RECORDS PROVIDED>
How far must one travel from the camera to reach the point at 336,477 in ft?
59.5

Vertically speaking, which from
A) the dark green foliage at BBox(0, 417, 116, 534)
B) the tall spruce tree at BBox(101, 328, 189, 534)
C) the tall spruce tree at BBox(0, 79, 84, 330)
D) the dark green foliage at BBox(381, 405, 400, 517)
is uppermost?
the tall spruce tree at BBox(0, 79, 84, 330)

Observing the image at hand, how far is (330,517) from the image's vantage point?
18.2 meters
---
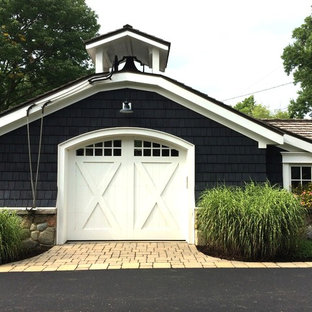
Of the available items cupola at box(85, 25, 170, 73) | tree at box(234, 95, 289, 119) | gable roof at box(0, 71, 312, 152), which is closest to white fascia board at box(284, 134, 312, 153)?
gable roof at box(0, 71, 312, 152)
---
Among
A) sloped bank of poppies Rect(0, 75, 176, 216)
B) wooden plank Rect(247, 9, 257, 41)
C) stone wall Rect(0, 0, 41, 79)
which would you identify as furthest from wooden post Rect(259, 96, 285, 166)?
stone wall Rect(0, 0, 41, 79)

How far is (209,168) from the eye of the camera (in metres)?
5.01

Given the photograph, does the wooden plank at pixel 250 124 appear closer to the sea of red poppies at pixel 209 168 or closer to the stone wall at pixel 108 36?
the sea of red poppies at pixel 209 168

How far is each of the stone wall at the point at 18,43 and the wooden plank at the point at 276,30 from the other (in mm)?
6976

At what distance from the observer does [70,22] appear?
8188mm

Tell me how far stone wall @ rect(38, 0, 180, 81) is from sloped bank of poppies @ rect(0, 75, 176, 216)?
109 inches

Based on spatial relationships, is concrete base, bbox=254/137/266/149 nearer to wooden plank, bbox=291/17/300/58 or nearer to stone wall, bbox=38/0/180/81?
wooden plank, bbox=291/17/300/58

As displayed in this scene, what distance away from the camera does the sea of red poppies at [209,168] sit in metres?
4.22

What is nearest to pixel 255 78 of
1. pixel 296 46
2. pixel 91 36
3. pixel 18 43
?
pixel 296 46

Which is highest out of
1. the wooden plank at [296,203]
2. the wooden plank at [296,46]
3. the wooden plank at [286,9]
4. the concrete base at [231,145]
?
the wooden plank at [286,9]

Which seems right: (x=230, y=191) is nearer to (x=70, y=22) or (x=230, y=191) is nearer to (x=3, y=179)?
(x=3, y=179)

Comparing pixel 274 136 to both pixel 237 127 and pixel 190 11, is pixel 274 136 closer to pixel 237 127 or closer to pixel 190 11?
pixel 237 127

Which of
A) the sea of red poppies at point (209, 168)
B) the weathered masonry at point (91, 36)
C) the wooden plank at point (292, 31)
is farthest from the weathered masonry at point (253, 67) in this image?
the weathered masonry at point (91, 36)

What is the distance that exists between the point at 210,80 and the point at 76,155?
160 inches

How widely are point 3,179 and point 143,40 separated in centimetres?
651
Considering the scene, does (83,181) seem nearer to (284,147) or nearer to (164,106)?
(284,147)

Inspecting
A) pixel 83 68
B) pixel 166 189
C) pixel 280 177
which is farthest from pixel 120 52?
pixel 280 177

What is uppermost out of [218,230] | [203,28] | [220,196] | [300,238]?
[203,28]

WHAT IS REQUIRED> Pull out every line of the items above that contains the string "scene", treating uppercase and lowercase letters as different.

RESULT FOR THIS EXERCISE>
As displayed in this scene, what distance away from the camera does the sea of red poppies at [209,168] sit in metres?
Considering the scene, does (83,181) seem nearer to (284,147) or nearer to (164,106)?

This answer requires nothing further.